|Manufacturer:||Mauser-Werke Oberndorf Wattensysteme Gmbh|
|Product type:||Weapons & Weapon Systems|
Early in 1997, Mauser-Werke Oberndorf Waffensysteme released brief details of a new 30 mm cannon, designated the RMK 30, which it has developed under contract to the German BWB.
The first application of the Mauser RMK 30 mm cannon will be the Eurocopter Tiger UHT helicopter of the German Army, but as it is recoilless, it can be installed on very light platforms such as soft skin vehicles which in the past could not be fitted with a weapon of this calibre.
A recoilless weapon almost entirely compensates the recoil impulse by taking advantage of the gases streaming out backwards while firing. In the design of the RMK 30, this has been achieved by a moveable cartridge chamber and an attached nozzle.

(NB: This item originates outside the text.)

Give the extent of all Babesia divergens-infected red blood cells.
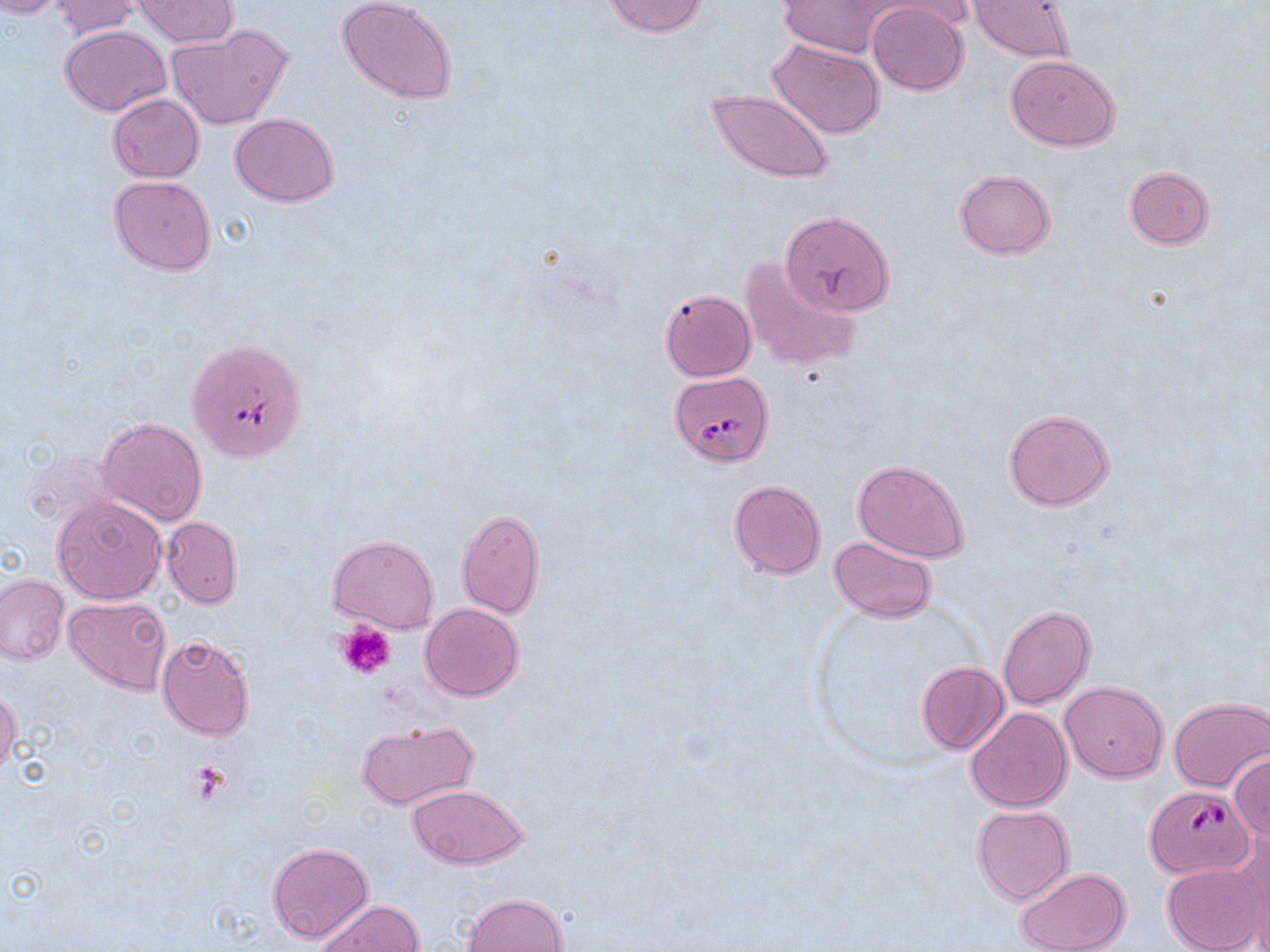
Approximate bounding boxes as (x1,y1)-(x2,y2) corner pairs in pixels.
Babesia divergens-infected red blood cells: (187,344)-(301,464), (670,370)-(774,465), (1144,785)-(1253,879).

As well as being a recoiiless design, the RMK 30 has a number of other features including a three chamber revolver type breech cylinder (similar to that used in other Mauser weapons), moveable cartridge chamber, linkless ammunition feeding from the front with left or right feed, telescoped ammunition with a compact charge, combustible case and inductive primer.
The RMK 30 is capable of accurate and sustained firing and according to Mauser, dispersion patterns of less than 50 per cent compared with conventional cannon have been achieved during the trials programme.
The RMK 30 has a cyclic rate of fire of 300 rds/min with the actual gun weighing 100 kg and having a barrel length of 1,700 mm. The first round being developed is of the armour piercing (AP) type with a calibre of 30 x 280 mm and a muzzle velocity of 1,200 m/s. An armour piercing fin stabilised discarding sabot round is also being developed.
The first prototype of the RMK 30 was completed in 1997 and underwent manned firing trials installed on a MaK Wiesel 1 light tracked armoured weapon carrier. Since then a second weapon has been built which has a small number of improvements.
According to Mauser, their RMK 30 is part of a complete integrated weapon system which, for example in a helicopter application, will also include a number of other subsystems including tracker, thermal imager, fire-control computer, stabilised mirror, laser range-finder and gyro.
The overall system configuration is now being optimised by Mauser and it is expected that series production will commence in the first decade of 2000 to support production of the Tiger UHT helicopter for the German Army.
Prototype weapon. Not yet in production or service.